The superintendent of Fridley schools says there is still fear among students and staff as Operation Metro Surge begins its third month in the Twin Cities.
Dr. Brenda Lewis told the WCCO Morning News with Vineeta Sawkar that safety precautions continue at all school buildings in the district, a similar story told at other metro school districts.
"I will continue to do my patrols as I do, I will continue to love up on our school staff, our administrators, I'll continue to get our message out," said Lewis. "We need helpers. We need people to get this to stop. We need safety back in our schools."
Lewis says about 20 percent of Fridley's student population are on virtual learning, making the hallways and lunchrooms less crowded than usual.
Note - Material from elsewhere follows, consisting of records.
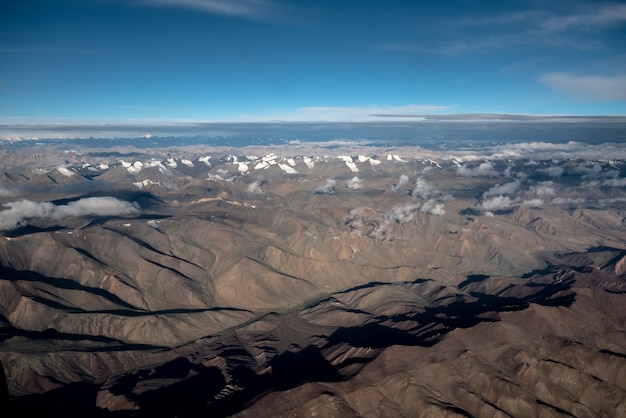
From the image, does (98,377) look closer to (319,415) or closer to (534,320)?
(319,415)

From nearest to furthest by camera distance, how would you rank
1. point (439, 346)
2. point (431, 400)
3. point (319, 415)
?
point (319, 415) → point (431, 400) → point (439, 346)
Lewis says for many who are coming to class, the fear is that when they get home after school, parents or guardians will be gone.
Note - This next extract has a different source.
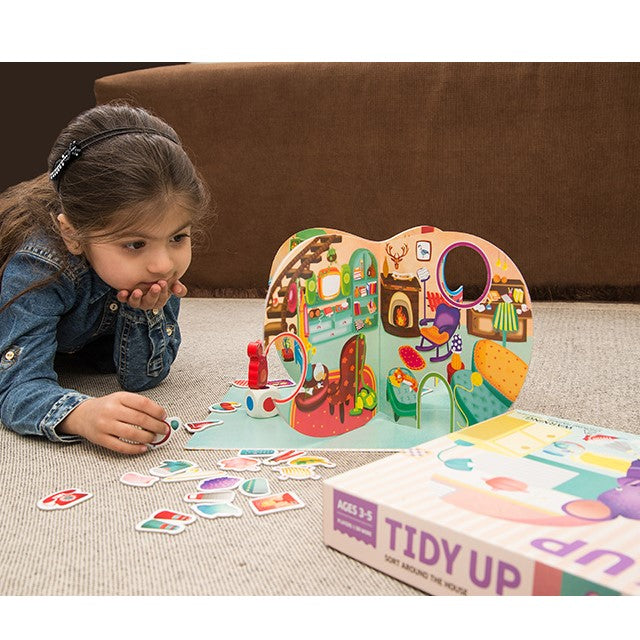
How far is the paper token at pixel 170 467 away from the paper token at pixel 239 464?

Fridley's reactions to the increased ICE activities was highlighted in a weekend New York Times article.
Lewis says this fear is still very real among students.
"They're worrying that when they get home, they'll get home to a parent or an adult caregiver that has been taken," Lewis explained. You can feel it when you walk in our halls."
Lewis says safety procedures that have been in place over the past several weeks will stay in effect.
The comments from Lewis come a day after a 5-year-old boy and his father are back in their home in neighboring Columbia Heights after being detained by ICE agents since Jan. 20. He was released following a judge’s order and returned to Minnesota on Sunday.
On Monday, Columbia Heights school district officials called off school due to a threat of some sort. According to a post on their website, they say they're doling so out of an "abundance of caution," and because of what they call "a credible threat."
Images of immigration officers surrounding the young boy in a blue bunny hat and Spider-Man backpack drew outrage about the Trump administration’s crackdown in Minneapolis.
U.S. Department of Homeland Security Assistant Secretary Tricia McLaughlin said in a statement that Immigration and Customs Enforcement did not target or arrest the boy, and repeated assertions that his mother refused to take him after his father’s apprehension. His father told officers he wanted Liam to be with him, she said.
Neighbors and school officials have accused federal immigration officers of using the preschooler as “bait” by telling him to knock on the door to his house so that his mother would come outside. DHS has called that description of events an “abject lie.” It said the father fled on foot and left the boy in a running vehicle in their driveway.
The government said the boy's father entered the U.S. illegally from Ecuador in December 2024. The family’s lawyer said he has an asylum claim pending that allows him to stay in the U.S.
The Justice Department’s Executive Office for Immigration Review’s online court docket shows no future hearings for Liam’s father.